Tuesday, September 15, 2009

Can you handle another Simplicity cardiwrap?

Jumping on the bandwagon, I decided to make a cardiwrap from some Carolina Herrera heavyweight viscose sweater knit I got from Emma One Sock. I bought this fabric back in February, with some type of wrap in mind so after seeing all the great versions lately (love Christina's!) I decided it was time to cut into it. This fabric is super drapey, medium-heavyweight, with a distinct knit stitch to it, and a nice sheen to the ivory color. I made a muslin from some thin rayon jersey first, and decided it would work with the weight of this fabric. What I didn't think about was the slippery-ness of it! It is so fluid and smooth when I throw it over my shoulder it falls right off. LOL Fortunately it will hold a knot, so I can tie it in the front or tie the two corners together and put it behind my neck (forgot to take a pic of that one). But my favorites for this fabric are definitely loose as is and with a belt.

I think this pattern (Simplicity 2603) is great for the overall stylelines, the shape of the front pieces and the gathered neckline are fantastic. However when I was comparing the sleeve and armhole shapes to my TNT self drafted patterns for my knit wrap dresses, the Simplicity pieces were terrible. The sleeve cap was way too short and had way too much ease. I prefer a higher cap with stable knits, I think it lays better. I used a size XS here because, surprise, Simplicity had an inch or so of ease in the bust for a KNIT pattern. I usually use negative ease for knits, and I wanted it to fit snugly, so I sized down. I completely scrapped their sleeve pattern, and traced my own armhole onto the Simplicity pieces. I had to add to the back neckline seam to get all the seamlines to match up, but the shoulder seams were already pretty close to the right length so it wasn't too hard. I also made a full-length sleeve, it hangs to about the top of my thumb. It's so much easier to take pics on the dressform, but my shoulders are actually a tad wider and it looks better with the arm filled out. This is view C, the shorter length front.

I had a hard time trying to figure out how to finish the raw edges, most people have been making this from jerseys that can be left raw as they don't fray. This fabric doesn't necessarily fray, but it does get a bit fuzzy looking, especially after being tied and stretched. I experimented with a bunch of finishes, including several on my serger. All of them were giving me a lettuce edge effect which I didn't want for this. Finally I tried a shell stitch on my sewing machine, and it looked great and had the elasticity and recovery I needed. I was practicing on scraps first, and was a little worried that it would look old-fashioned on the actual garment, but I just love how it looks.

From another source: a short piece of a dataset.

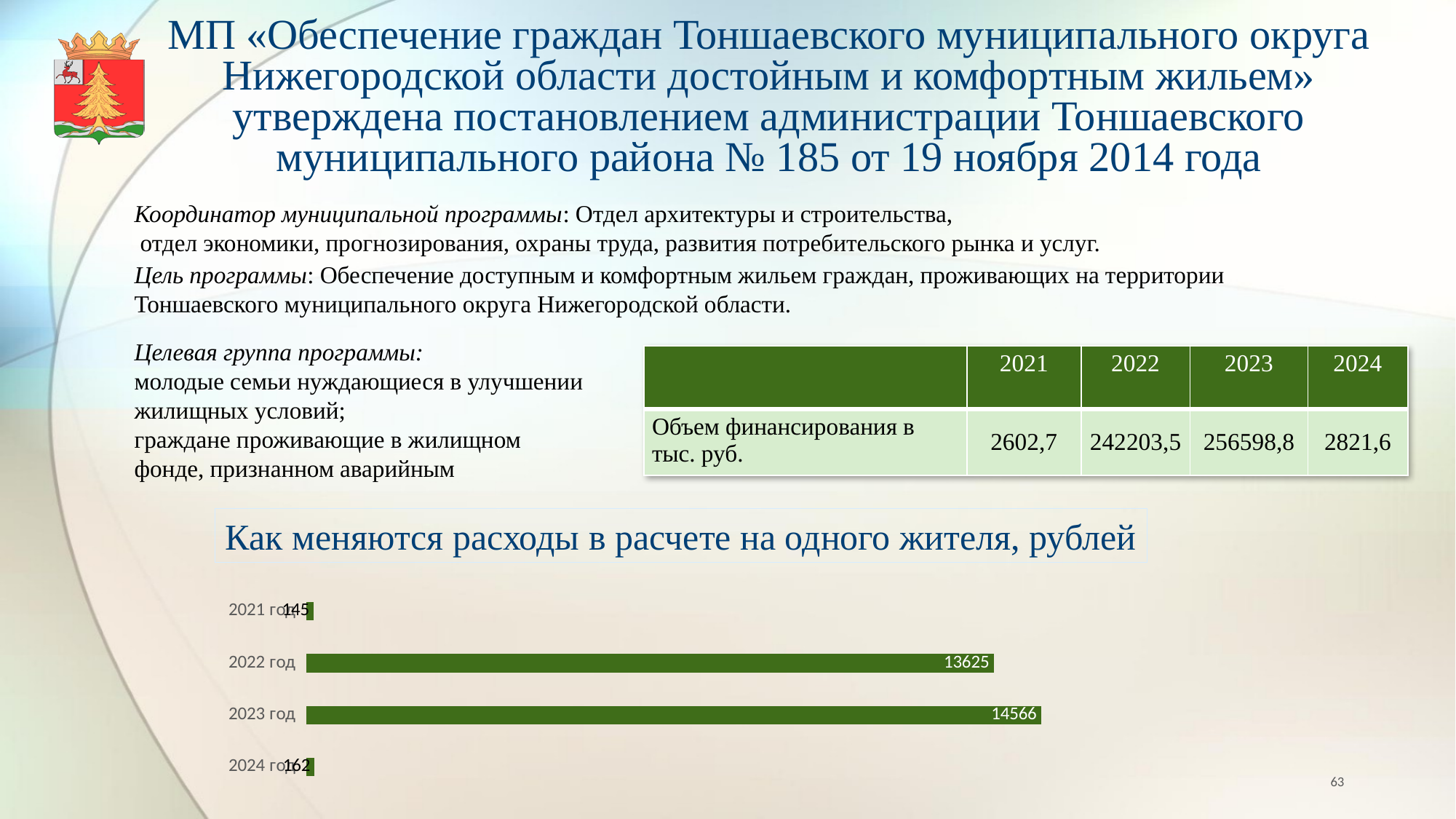
How many years are shown in the chart? 4 What is the difference between the values for 2024 год and 2021 год? 17 What is the value for 2024 год in the chart? 162 What is the value for 2023 год in the chart? 14566 Which is larger, the value for 2022 год or the value for 2024 год? 2022 год What is the value for 2022 год in the chart? 13625 What is the difference between the values for 2023 год and 2022 год? 941 Which year has the lowest value in the chart? 2021 год What is the value for 2021 год in the chart? 145 Which year has the highest value in the chart? 2023 год What kind of chart is shown on the slide? Bar chart What is the title of the chart? Как меняются расходы в расчете на одного жителя, рублей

I think it adds something very special to an amazing fabric and a great style. It was easy to do as well, I used my blind hem foot to help me turn under an accurate 1/4" of fabric as I went, no pressing involved. I did all the edges before putting it together, I would definitely recommend this as it's much easier to do before you construct the neckline. The hems can be done after you serge the side seams. I also set the sleeves in flat, and stitched in the ditch at the neckline to secure the neck piece and cover the elastic.

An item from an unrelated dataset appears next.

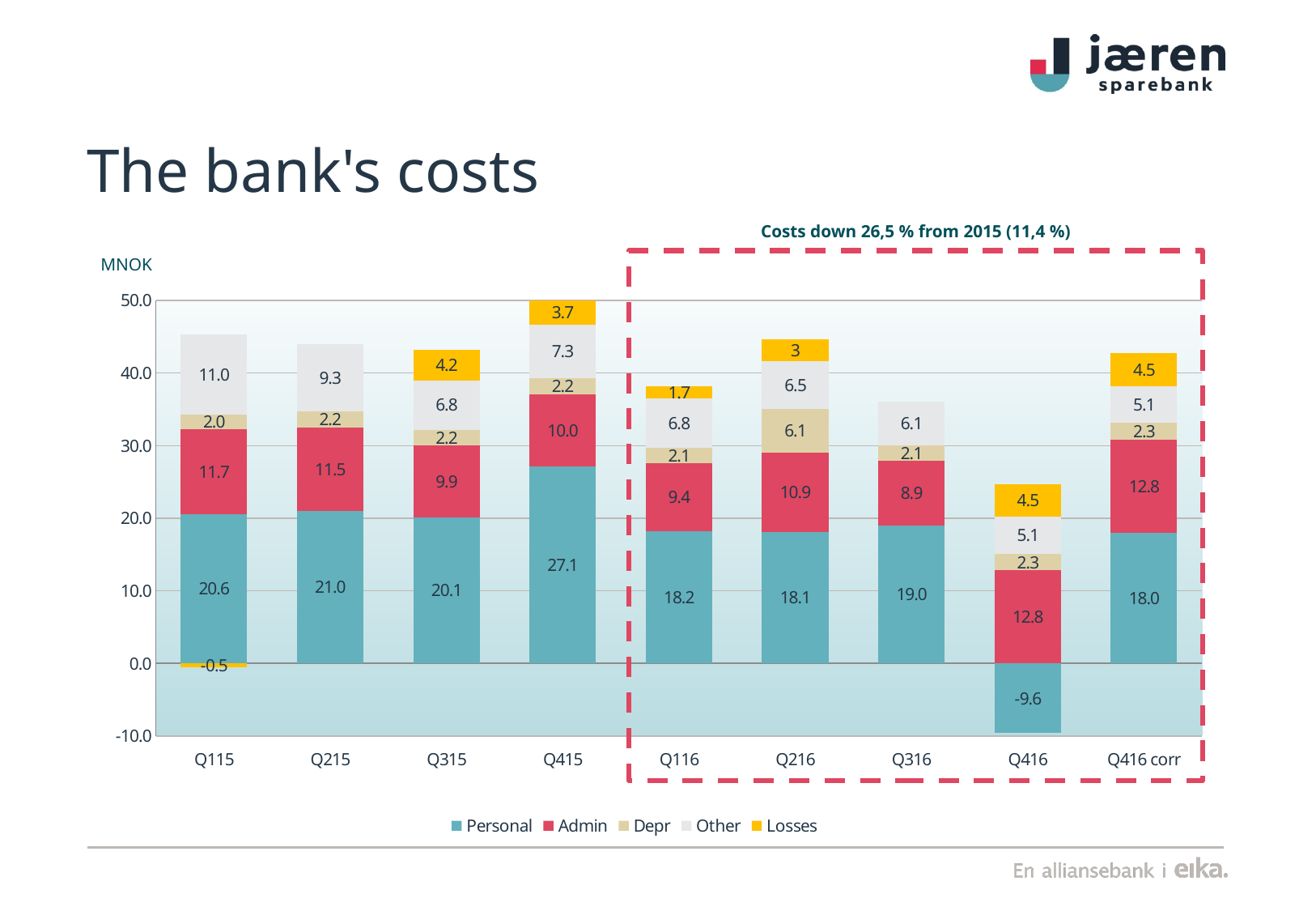
What unit is shown above the y axis? MNOK What is the total of the stacked bar for Q116? 38.2 How many series does the legend list? 5 Which is larger, the Admin value for Q315 or the Admin value for Q316? Q315 What is the Admin value for Q216? 10.9 What is the Personal cost value for Q415? 27.1 What is the Losses value for Q116? 1.7 Which quarter has the highest Personal cost? Q415 What type of chart is shown on the slide? stacked bar chart How many quarters (categories) are shown on the x axis? 9 Which quarter has the highest Other value? Q115 What is the difference between the Personal value for Q115 and the Personal value for Q116? 2.4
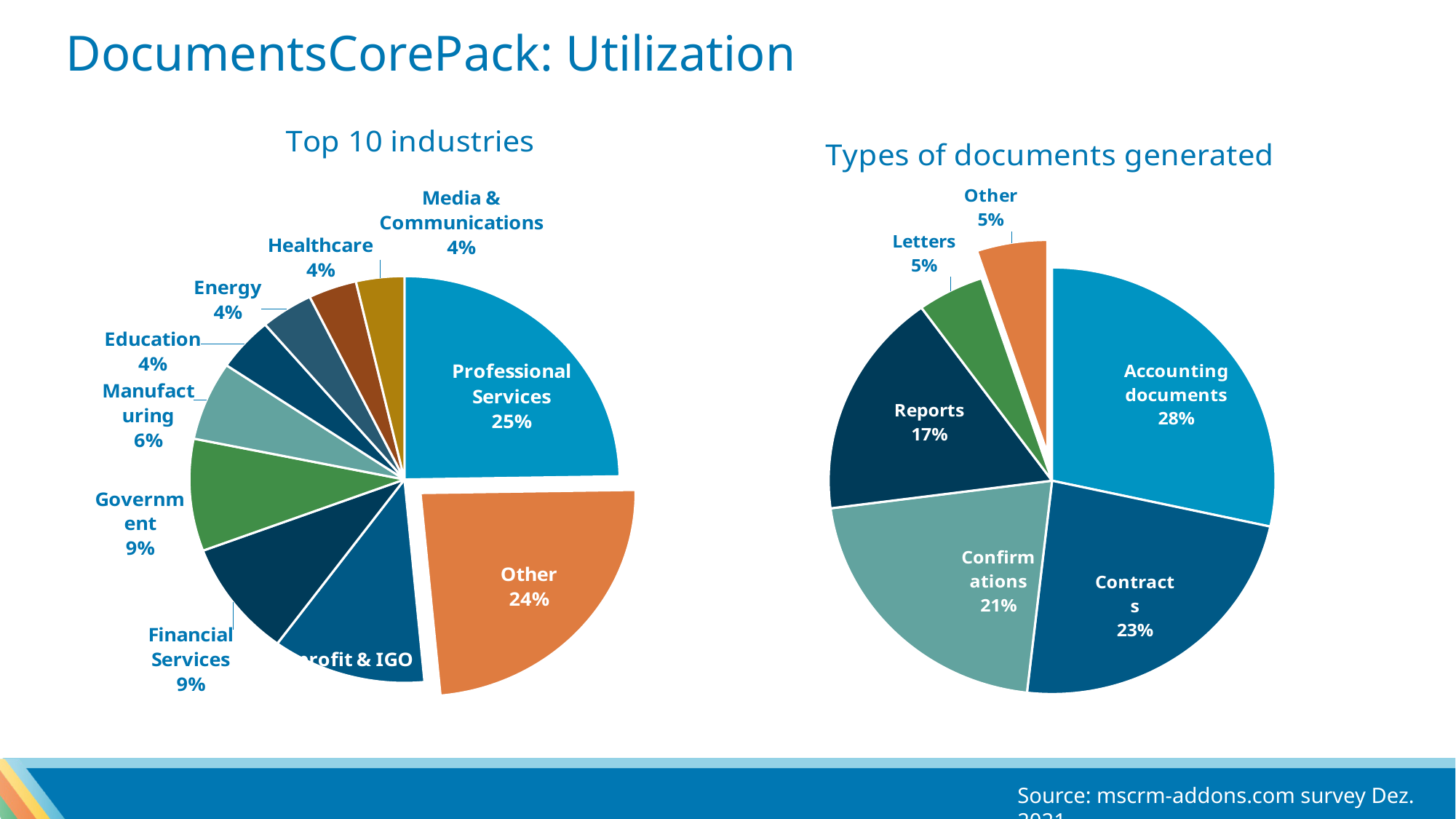
How many slices does the 'Top 10 industries' pie chart have? 10 How many slices does the 'Types of documents generated' pie chart have? 6 In the 'Top 10 industries' chart, what share does Professional Services have? 25% In the 'Types of documents generated' chart, which slice is pulled out from the pie? Other In the 'Types of documents generated' chart, what share do Contracts have? 23% In the 'Top 10 industries' chart, what share does Manufacturing have? 6% What type of chart is 'Types of documents generated'? Pie chart In the 'Top 10 industries' chart, which is larger: Professional Services or Other? Professional Services In the 'Top 10 industries' chart, what is the difference between the Other slice and the Government slice? 15% In the 'Types of documents generated' chart, what is the difference between Accounting documents and Reports? 11% In the 'Top 10 industries' chart, which industry has the largest share? Professional Services In the 'Types of documents generated' chart, which document type has the largest share? Accounting documents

Oh and want a tip for using a decorative stitch, or any stitch really, on a hem? Before you try to stitch over those side seams, trim off a little bit of the seam allowance, fold it under and press with your iron, then take a hammer and pound it flat. Yes a hammer. I believe they sell 'sewing hammers' made of plastic, but I use a regular old hammer and it works just fine. You want to get the bulky side seam as flat as possible to make it easier for your machine to pass over the area, and believe me a hammer does a much better job than your iron. Try it. But watch your fingers. Not that I've ever whacked mine while trying to hold the fabric in place. :-) I forget where I heard this tip, but it was probably at Fashion Incubator. Thanks Kathleen.




Finishing the edges with the shell stitch makes it look rich...expensive. Great idea!!!